Screen Shot 2015-03-07 at 23.49.25

Yönetmen eşi Bart Freundlich’ten 16 ve 12 yaşlarında iki çocuğu olan Julianne Moore, ergen annesi olmanın zorluğunu bir röportajında şöyle anlattı: “Çocuklarınız ergenlik çağındayken; uyanık olmanız gerekiyor. Onlar fark etmeden, yaptıklarını takip etmelisiniz. Arkadaşları kimler, partilerde ne olup bitiyor… Ebeveynlik, biraz da birine aşamalı özgürlüğü öğretmekle ilgili ve bu çok zor bir iş.”

“Maps to the Stars” filmiyle de Cannes Film Festivali’nde En İyi Kadın Oyuncu seçilen Moore, ödülü kazandığında evde temizlik yaptığını söylüyor: “Yüzümde maskeyle temizlik yapıyordum, havluları yıkıyordum.

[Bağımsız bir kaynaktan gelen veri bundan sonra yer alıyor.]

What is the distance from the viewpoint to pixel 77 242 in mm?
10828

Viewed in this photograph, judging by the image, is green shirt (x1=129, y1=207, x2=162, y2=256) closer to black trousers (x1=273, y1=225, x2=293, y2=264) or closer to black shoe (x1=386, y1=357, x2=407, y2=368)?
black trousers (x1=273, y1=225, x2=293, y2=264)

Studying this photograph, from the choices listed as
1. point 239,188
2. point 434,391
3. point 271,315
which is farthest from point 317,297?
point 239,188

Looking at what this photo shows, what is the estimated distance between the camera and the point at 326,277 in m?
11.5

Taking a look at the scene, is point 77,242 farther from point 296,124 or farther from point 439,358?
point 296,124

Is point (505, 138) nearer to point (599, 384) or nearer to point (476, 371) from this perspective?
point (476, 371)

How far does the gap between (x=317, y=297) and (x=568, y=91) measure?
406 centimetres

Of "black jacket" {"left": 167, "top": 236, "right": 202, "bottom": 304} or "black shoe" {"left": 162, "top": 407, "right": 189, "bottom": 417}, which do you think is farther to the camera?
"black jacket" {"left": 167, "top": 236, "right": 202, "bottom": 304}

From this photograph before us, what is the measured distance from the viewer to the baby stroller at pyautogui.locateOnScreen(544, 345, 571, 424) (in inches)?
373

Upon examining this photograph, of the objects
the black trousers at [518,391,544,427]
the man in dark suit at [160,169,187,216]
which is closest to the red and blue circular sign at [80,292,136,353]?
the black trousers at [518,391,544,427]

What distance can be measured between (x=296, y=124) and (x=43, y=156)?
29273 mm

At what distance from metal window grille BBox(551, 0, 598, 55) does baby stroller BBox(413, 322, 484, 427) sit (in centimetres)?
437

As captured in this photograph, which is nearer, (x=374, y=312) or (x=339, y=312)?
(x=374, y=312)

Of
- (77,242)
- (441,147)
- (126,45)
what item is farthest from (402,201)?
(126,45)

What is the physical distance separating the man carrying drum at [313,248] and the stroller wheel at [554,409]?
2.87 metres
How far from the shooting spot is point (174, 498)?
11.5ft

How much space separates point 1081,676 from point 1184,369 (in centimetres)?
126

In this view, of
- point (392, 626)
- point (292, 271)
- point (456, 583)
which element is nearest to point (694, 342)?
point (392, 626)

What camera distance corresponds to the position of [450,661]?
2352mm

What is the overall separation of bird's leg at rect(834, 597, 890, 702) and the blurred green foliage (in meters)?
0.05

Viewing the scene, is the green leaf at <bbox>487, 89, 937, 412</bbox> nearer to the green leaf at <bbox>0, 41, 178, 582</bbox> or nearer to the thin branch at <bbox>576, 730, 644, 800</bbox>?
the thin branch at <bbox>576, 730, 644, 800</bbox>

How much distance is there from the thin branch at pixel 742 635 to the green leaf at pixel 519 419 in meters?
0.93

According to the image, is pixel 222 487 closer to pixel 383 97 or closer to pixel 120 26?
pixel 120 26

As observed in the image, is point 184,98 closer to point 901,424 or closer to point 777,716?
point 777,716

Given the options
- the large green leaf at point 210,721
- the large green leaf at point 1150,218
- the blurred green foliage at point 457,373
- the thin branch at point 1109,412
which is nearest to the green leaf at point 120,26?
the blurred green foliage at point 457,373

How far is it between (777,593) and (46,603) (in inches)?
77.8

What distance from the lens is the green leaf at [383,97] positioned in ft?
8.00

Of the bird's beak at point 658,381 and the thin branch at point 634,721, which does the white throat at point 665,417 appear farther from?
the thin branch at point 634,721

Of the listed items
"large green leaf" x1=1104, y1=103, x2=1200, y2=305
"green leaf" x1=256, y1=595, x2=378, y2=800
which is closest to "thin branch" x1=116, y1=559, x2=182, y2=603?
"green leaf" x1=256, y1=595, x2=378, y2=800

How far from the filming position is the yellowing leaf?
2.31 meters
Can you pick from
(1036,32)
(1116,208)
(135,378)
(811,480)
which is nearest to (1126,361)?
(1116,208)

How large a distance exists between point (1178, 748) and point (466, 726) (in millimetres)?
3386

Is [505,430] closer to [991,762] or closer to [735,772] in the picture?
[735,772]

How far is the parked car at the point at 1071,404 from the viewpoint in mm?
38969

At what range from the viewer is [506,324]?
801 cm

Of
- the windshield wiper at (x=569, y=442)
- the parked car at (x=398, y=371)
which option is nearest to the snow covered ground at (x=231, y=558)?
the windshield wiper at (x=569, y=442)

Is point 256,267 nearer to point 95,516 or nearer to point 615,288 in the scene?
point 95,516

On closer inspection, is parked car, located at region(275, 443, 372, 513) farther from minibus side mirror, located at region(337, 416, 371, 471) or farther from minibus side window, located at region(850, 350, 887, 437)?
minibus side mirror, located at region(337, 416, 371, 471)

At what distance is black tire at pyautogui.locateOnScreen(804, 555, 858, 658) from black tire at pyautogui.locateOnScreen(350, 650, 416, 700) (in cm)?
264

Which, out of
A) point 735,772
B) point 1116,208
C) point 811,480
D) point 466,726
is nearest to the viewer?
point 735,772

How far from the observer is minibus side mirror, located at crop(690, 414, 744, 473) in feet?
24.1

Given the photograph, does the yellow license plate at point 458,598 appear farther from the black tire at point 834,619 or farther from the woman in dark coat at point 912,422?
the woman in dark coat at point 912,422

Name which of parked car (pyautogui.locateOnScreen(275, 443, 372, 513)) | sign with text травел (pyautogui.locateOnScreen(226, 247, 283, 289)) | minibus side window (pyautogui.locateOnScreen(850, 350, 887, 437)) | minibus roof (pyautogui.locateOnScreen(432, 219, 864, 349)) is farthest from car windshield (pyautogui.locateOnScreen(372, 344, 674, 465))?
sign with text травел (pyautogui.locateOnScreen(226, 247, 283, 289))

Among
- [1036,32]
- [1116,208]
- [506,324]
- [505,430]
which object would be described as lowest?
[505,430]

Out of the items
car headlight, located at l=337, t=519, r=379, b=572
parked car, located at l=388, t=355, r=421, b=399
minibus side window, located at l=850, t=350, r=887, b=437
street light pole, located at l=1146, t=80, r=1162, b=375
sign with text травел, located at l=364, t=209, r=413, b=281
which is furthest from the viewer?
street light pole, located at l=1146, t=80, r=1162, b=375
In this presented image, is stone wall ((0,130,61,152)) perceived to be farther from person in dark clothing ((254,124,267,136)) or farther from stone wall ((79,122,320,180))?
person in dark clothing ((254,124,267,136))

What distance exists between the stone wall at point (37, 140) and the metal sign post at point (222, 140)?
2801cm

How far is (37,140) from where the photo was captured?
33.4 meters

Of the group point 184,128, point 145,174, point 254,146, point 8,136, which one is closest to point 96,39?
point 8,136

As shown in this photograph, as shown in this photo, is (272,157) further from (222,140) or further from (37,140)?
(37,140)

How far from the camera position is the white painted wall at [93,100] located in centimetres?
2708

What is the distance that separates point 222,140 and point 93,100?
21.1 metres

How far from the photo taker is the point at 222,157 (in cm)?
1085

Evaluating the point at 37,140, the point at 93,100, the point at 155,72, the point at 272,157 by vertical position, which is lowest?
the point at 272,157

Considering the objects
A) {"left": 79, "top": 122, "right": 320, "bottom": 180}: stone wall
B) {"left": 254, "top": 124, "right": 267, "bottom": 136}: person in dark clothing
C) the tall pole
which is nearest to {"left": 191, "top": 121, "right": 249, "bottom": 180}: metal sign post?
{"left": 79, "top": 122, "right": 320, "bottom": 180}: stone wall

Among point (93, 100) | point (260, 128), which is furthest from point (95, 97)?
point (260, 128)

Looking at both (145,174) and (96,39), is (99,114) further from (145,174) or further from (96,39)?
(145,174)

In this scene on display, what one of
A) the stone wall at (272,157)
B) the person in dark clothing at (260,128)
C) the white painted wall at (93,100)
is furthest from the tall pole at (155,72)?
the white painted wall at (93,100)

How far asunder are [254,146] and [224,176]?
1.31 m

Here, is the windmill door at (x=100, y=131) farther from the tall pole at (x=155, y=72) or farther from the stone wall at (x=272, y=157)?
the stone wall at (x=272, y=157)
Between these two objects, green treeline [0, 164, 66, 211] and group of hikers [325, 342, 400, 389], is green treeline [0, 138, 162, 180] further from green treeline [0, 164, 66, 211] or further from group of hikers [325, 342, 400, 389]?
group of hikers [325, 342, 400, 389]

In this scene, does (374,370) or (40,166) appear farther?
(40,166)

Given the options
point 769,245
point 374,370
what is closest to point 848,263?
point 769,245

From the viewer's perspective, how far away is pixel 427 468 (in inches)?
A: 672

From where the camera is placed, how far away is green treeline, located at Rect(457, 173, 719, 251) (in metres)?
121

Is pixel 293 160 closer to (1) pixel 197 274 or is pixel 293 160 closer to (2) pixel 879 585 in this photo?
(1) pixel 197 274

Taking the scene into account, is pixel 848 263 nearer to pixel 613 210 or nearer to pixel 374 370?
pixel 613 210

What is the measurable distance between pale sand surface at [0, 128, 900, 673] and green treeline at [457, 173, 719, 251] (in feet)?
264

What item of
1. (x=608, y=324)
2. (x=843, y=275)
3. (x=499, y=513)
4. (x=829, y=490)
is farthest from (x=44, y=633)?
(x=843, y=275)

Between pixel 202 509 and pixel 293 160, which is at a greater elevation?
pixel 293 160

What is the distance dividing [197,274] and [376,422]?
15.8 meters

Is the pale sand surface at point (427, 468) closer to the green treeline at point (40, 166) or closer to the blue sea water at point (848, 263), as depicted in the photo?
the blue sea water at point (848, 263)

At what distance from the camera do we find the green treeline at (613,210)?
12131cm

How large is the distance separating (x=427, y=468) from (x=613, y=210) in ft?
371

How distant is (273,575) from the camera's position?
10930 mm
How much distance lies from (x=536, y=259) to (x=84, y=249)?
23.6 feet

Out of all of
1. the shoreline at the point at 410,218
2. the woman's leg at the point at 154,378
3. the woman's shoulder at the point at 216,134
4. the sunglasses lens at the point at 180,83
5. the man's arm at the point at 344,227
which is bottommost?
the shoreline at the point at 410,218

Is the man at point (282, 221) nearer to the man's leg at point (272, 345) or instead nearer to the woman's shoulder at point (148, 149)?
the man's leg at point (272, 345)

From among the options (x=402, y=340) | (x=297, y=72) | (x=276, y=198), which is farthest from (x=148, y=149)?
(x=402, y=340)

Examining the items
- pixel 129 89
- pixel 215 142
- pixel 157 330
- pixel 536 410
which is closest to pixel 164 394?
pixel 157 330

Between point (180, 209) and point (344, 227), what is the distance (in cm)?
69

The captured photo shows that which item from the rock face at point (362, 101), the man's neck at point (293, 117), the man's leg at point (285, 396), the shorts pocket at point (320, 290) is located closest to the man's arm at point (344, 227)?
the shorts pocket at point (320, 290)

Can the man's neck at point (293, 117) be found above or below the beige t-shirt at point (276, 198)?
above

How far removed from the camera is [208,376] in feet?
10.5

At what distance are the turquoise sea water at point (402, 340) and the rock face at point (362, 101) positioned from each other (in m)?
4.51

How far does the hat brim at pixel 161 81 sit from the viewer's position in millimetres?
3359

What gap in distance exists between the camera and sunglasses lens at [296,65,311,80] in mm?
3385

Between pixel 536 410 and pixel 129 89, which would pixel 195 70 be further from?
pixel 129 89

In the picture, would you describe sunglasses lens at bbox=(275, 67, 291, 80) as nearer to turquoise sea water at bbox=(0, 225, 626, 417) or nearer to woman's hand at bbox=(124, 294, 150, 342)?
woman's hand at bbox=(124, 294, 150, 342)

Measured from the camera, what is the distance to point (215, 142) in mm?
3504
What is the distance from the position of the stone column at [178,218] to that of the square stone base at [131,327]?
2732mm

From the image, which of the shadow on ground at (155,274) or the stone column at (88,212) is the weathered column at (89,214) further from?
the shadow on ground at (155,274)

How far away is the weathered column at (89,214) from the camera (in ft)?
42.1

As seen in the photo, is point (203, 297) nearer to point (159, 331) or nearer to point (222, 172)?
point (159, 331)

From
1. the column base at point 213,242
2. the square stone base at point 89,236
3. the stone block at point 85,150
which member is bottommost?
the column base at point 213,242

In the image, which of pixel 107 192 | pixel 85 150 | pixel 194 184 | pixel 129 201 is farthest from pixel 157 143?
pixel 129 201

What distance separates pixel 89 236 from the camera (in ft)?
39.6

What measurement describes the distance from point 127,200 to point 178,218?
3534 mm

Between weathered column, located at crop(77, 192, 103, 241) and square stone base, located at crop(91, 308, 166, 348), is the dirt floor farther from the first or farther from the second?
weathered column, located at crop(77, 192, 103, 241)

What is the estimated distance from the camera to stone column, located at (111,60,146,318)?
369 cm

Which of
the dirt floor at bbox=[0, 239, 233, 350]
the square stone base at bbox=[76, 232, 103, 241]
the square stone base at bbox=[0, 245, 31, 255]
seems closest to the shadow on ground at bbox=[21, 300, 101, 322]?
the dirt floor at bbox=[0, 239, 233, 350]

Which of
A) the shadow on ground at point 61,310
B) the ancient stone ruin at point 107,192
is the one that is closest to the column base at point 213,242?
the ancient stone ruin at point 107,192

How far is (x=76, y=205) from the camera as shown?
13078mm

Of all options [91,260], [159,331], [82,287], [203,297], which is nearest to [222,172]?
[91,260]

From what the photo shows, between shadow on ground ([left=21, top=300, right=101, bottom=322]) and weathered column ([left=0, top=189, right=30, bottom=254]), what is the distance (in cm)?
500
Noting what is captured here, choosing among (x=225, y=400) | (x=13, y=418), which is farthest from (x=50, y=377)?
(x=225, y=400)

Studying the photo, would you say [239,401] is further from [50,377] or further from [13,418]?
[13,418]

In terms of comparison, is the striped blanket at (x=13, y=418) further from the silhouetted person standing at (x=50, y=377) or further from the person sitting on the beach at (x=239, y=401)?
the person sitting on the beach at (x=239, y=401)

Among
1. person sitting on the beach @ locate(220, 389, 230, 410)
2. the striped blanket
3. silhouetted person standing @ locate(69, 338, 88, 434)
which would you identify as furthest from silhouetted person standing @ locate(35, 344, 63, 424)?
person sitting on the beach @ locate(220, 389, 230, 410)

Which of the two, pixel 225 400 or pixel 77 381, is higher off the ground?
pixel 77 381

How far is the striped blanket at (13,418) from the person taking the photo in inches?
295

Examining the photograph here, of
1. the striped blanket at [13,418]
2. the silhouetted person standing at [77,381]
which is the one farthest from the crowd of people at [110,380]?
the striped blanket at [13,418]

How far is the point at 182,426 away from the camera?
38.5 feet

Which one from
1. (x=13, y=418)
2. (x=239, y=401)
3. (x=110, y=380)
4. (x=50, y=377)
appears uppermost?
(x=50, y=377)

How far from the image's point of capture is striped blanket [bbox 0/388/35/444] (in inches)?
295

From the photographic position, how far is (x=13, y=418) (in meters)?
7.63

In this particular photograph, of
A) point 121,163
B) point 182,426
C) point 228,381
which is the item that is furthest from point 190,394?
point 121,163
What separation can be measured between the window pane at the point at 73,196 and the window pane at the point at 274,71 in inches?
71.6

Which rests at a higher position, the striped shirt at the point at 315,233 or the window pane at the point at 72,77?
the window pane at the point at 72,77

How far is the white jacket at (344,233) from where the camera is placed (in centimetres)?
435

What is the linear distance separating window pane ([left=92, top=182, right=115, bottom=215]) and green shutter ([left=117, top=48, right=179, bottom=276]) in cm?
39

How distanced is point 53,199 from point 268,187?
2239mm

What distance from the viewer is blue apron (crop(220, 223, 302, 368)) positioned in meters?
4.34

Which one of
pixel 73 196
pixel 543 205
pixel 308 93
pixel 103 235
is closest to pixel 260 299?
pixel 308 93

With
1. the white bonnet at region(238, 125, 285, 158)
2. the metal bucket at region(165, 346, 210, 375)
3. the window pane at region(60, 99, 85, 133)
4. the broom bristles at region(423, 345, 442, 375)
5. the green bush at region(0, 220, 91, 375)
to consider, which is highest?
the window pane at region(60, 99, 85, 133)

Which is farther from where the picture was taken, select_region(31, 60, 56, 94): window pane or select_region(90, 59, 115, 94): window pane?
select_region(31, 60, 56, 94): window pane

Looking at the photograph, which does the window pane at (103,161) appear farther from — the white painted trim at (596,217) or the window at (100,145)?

Yani genellikle hafta sonları yaptığım şeyleri… Ve Cannes’ı kazandığımı söyleyen telefon geldi…” Başarılı oyuncu, birden hoplayıp zıplamaya başladığını ve bu haberi ailesiyle hayatta “en sevdiği yerde” aldığı için çok mutlu olduğunu anlatıyor. Geçen yıl bir röportajında “Hakkınızda kimsenin bilmediği bir şey söyler misiniz?” sorusuna “Çok iyi temizlik yaparım. Önceki gün taraçadaki bütün örümcekleri vakumladım. Hoş değildi ama yapılması gerekiyordu.” şeklinde cevap vermişti. Anlayacağınız güze l oyununun on parmağında on marifet var. Normal bir aile yaşantısı süren ünlü oyuncu, çocukları için bakıcıya ihtiyaç duymuyor, alışveriş ve yemek dâhil tüm ev işlerini kendi yapıyor. Julianne Moore, ayrıca hayatı düzenli yaşayanlardan. Akşam yemeğini 6’da yiyip erken yatıyor. “Cool değilim, bana ‘Mazbut Julie’ deyin” diyor. Gerçek hayatta Alzheimer’a yakalanması durumunda filmdeki gibi bir eşin ona çok iyi geleceğini de söylüyor.

Başarılarla dolu oyunculuk kariyerinin yanı sıra yazar kimliğiyle de ön plana çıkan güzel yıldızın kendi çocukluk deneyimlerinden ilham alarak yazdığı kitapları var. İlk kitabı “Çilli Begonya”, Ekim 2007’de yayımlandı. “Freckleface Strawberry and the Dodgeball Bully” 2009’da; üçüncü kitabı “Freckleface Strawberry: Best Friends Forever” ise 2011’de yayımlandı. Bu seride çocukların kendi sorunlarının üstesinden gelebileceği mesajı veriliyor. Eylül 2013’te ise dördüncü çocuk kitabı “My Mom is a Foreigner, But Not to Me”yi yayımladı. Kasım 2013’te Random House Yayınevi’yle 5 kitaplık yeni Çilli Begonya serisi için sözleşme imzaladı. Önceki seri ortalama 40 sayfayken, yeni kitaplar daha çok başlangıç seviyesinde okuma yazma bilen çocuklara hitap edecek.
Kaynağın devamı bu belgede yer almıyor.